Customer Due Diligence and Know Your Customer

Expert-defined terms from the Certificate in Anti-Money Laundering and Compliance in Banking (United Kingdom) course at UK School of Management. Free to read, free to share, paired with a globally recognised certification pathway.

Customer Due Diligence and Know Your Customer

Customer Due Diligence (CDD) #

Customer Due Diligence, commonly referred to as CDD, is a critical process within the financial industry that requires financial institutions to assess and verify the identity of their customers. CDD is an essential component of Anti-Money Laundering (AML) and Know Your Customer (KYC) procedures. The main objective of CDD is to prevent money laundering, terrorist financing, and other financial crimes by ensuring that customers are who they claim to be and that their financial activities are consistent with their profiles.

CDD involves gathering relevant information about customers, such as their name,… #

Financial institutions are required to conduct a risk assessment based on the information collected during the CDD process to determine the level of due diligence required for each customer. This risk-based approach helps institutions identify and mitigate potential risks associated with their customers.

Example #

A bank is conducting CDD on a new customer who wishes to open a business account. The bank requests the customer to provide identification documents, business registration documents, and other relevant information to verify the customer's identity and assess the risk associated with the business.

Challenges #

One of the main challenges of CDD is the difficulty in obtaining accurate and up-to-date information about customers, especially in cases where customers provide false or incomplete information. Financial institutions must have robust procedures in place to verify the authenticity of the information provided by customers and to detect any suspicious activities that may indicate potential money laundering or terrorist financing.

Know Your Customer (KYC) #

Know Your Customer, commonly known as KYC, is a regulatory requirement that obliges financial institutions to verify the identity of their customers before conducting business with them. KYC is an essential part of Anti-Money Laundering (AML) procedures and is aimed at preventing financial crimes such as money laundering, terrorist financing, and fraud.
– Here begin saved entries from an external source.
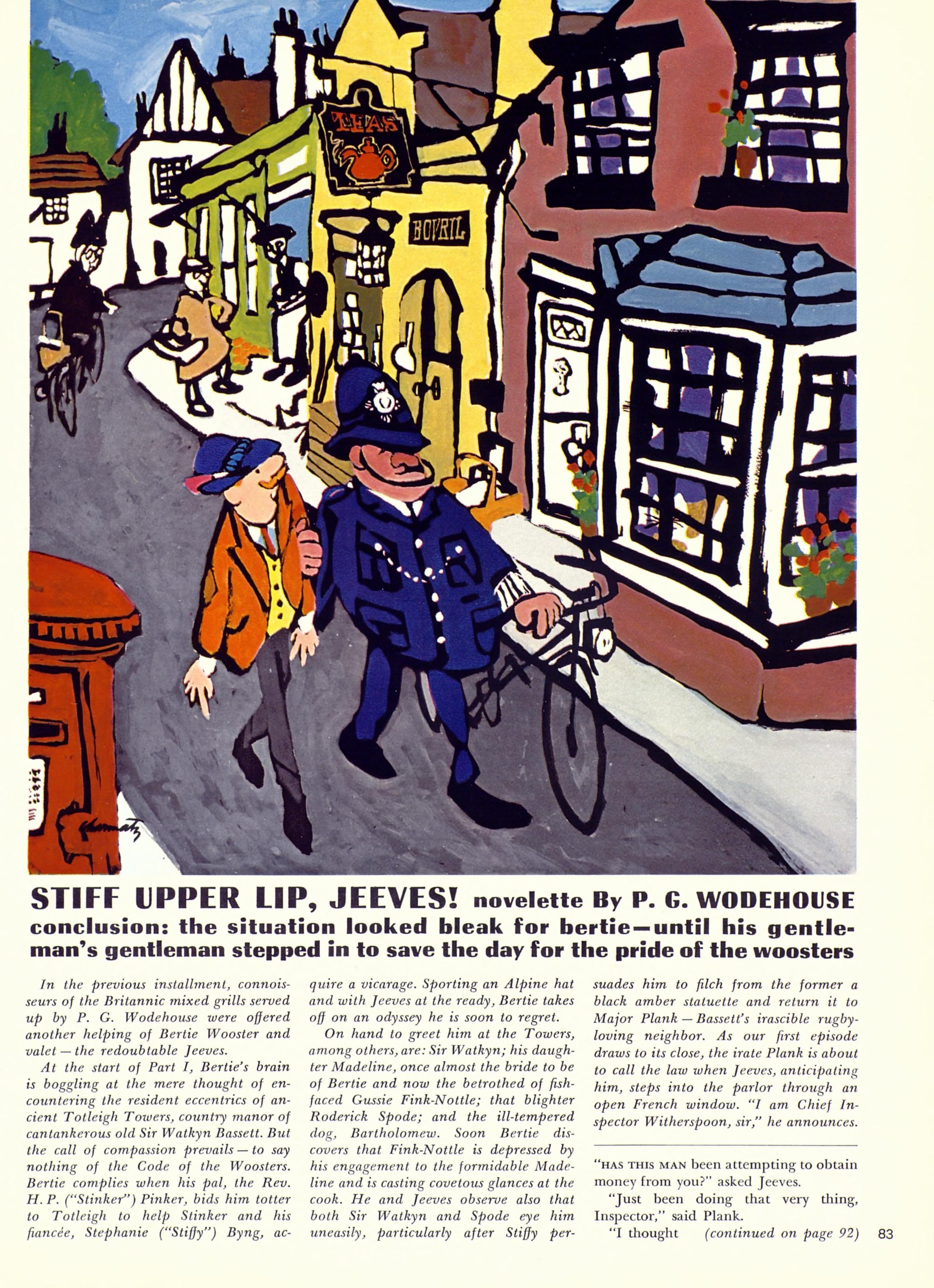 TEAS

BOVRIL

STIFF UPPER LIP, JEEVES! novelette By P. G. WODEHOUSE
conclusion: the situation looked bleak for bertie—until his gentleman's gentleman stepped in to save the day for the pride of the woosters

In the previous installment, connoisseurs of the Britannic mixed grills served up by P. G. Wodehouse were offered another helping of Bertie Wooster and valet — the redoubtable Jeeves.

At the start of Part I, Bertie's brain is boggling at the mere thought of encountering the resident eccentrics of ancient Totleigh Towers, country manor of cantankerous old Sir Watkyn Bassett. But the call of compassion prevails — to say nothing of the Code of the Woosters. Bertie complies when his pal, the Rev. H. P. ("Stinker") Pinker, bids him totter to Totleigh to help Stinker and his fiancée, Stephanie ("Stiffy") Byng, acquire a vicarage. Sporting an Alpine hat and with Jeeves at the ready, Bertie takes off on an odyssey he is soon to regret.

On hand to greet him at the Towers, among others, are: Sir Watkyn; his daughter Madeline, once almost the bride to be of Bertie and now the betrothed of fish-faced Gussie Fink-Nottle; that blighter Roderick Spode; and the ill-tempered dog, Bartholomew. Soon Bertie discovers that Fink-Nottle is depressed by his engagement to the formidable Madeline and is casting covetous glances at the cook. He and Jeeves observe also that both Sir Watkyn and Spode eye him uneasily, particularly after Stiffy persuades him to filch from the former a black amber statuette and return it to Major Plank — Bassett's irascible rugby-loving neighbor. As our first episode draws to its close, the irate Plank is about to call the law when Jeeves, anticipating him, steps into the parlor through an open French window. "I am Chief Inspector Witherspoon, sir," he announces.

"HAS THIS MAN been attempting to obtain money from you?" asked Jeeves.

"Just been doing that very thing, Inspector," said Plank.

"I thought (continued on page 92)

83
KYC involves collecting information about customers, such as their name, address… #

Financial institutions are also required to conduct a risk assessment based on the information gathered during the KYC process to determine the level of due diligence required for each customer. This risk-based approach helps institutions identify and mitigate potential risks associated with their customers.

Example #

A financial institution is performing KYC on a new client who wants to open an investment account. The institution requests the client to provide identification documents, proof of address, and other relevant information to verify the client's identity and assess the risk associated with the investment activities.

Challenges #

One of the main challenges of KYC is keeping up with the constantly evolving regulatory requirements and technological advancements. Financial institutions must continuously update their KYC procedures to comply with changing regulations and to adapt to new risks posed by emerging technologies such as cryptocurrencies and online banking. Failure to keep pace with these changes can expose institutions to regulatory penalties and reputational damage.